TEXT She raised $70 million in start up funding.
PAM We compete with large companies through innovation and being faster and more nimble. Our products are derived from nature in two ways. We can find them from plants or we can find them from microorganisms.
PAM SOT Once we discover something, we have to show that it’s not harming crops. So this is a new version of Grandevo and this is spinach, I take it? Spinach and radish, cucumber.
PAM Our products are primarily used on what we call high-value fruits, nuts and vegetables. So grapes, wine grapes, table grapes. Leafy greens. Your lettuce mixes.
TEXT In 2013 Pam took her company public and raised another $56 million.
PAM It was an astonishing and important milestone. I actually had my mother come to the bell-ringing ceremony and her sister, and that was such a thrill for her to see that. There's so few companies that go public.
TEXT But the excitement collapsed a year later.
TEXT Pam’s head of sales abruptly resigned.
TEXT He was charged with exaggerating income and sentenced to prison.
PAM It was hell. The Securities and Exchange Commission investigated and it cost us $17 million and I had to lay off almost half of the employees in order to afford this. Why did we make it through? I had a chief financial officer, bless his heart, and a general council who were so dedicated to this company and our mission, along with a team of employees who helped me along the way. That’s why we’re still here today.

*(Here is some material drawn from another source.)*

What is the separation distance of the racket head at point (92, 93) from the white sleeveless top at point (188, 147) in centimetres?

TEXT The company is recovering.
TEXT It has 100 employees and 7 products on the market.
PAM SOT About 25% of the leafy greens on the coast are grown organically.
-Does that mean you have 25% of the market?
-I would say on leafy greens, probably, yeah.
TEXT The market for natural pesticides is huge and growing.
PAM California is the best adopter of the biological technology, it is our best market. And even then we’re finding there are a lot of growers who are afraid to use these products because of the risk. “Oh, it might be riskier. Do they work as well as chemicals?” So we gather a lot of information to show that the products work, and then it’s our job to help educate the farmer on how to make them work on their farm.
TEXT In 2017 Marrone Bio-Innovations had $18.5 million in sales.
TEXT Pam tries not to let the pressure of the stock market cloud her
mission.
PAM Every quarter, we have to report our financials. But this is the long game. We’re changing agriculture to be more sustainable in the long run, so this is not a quarter to quarter thing. And also, bugs don't respect quarters and the weather doesn't care whether the quarter, our quarter is coming or not. Belief in the mission and vision is why we’re still here today and that’s why I would do anything to keep this company going.